## DATA EXCERPT
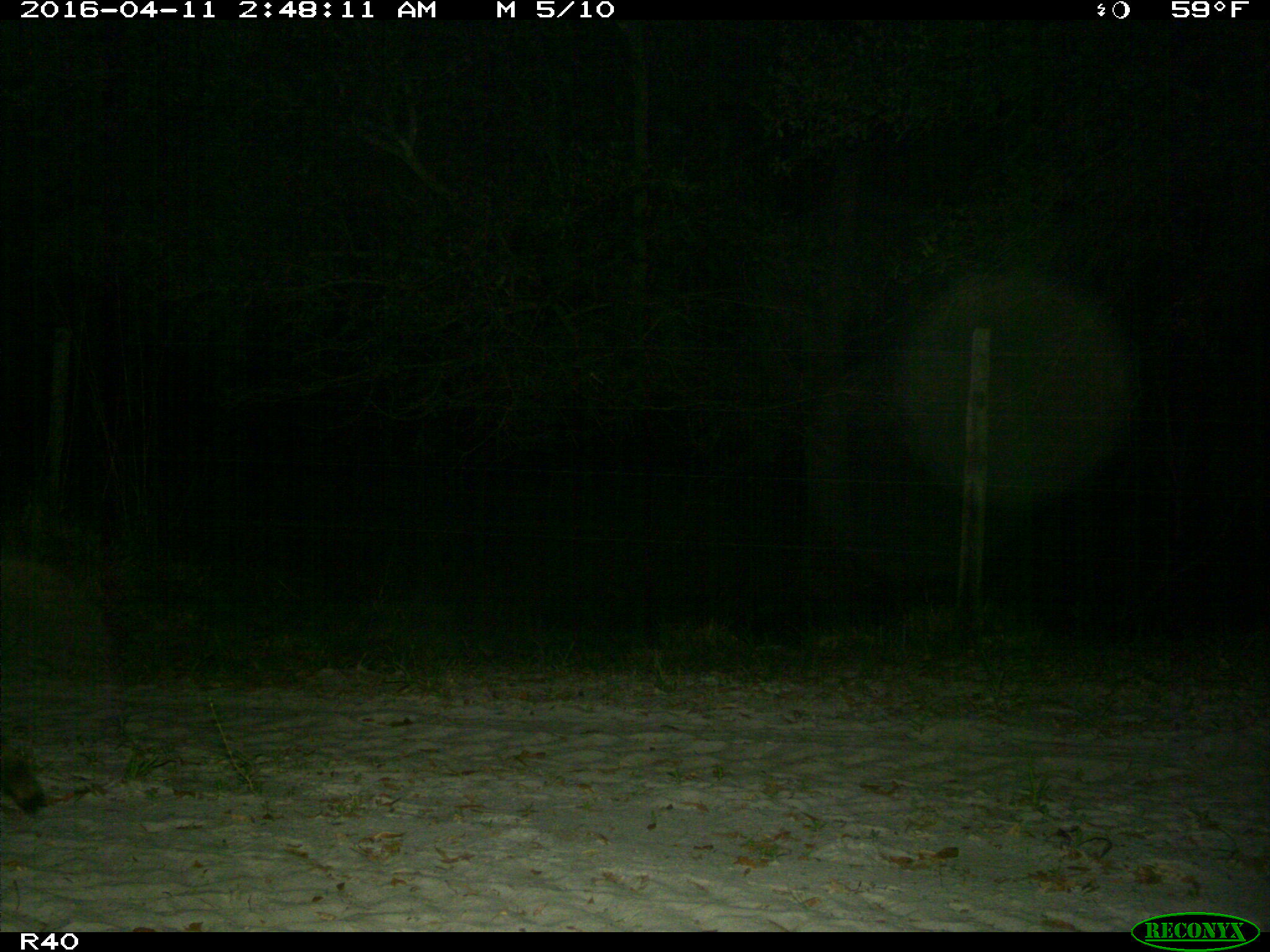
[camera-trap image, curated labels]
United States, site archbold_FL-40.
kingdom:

## PROBLEM REQUIREMENTS
The material above should be returned exactly, without pictures.

## TASK OUTPUT
[camera-trap image, curated labels]
United States, site archbold_FL-40.
kingdom:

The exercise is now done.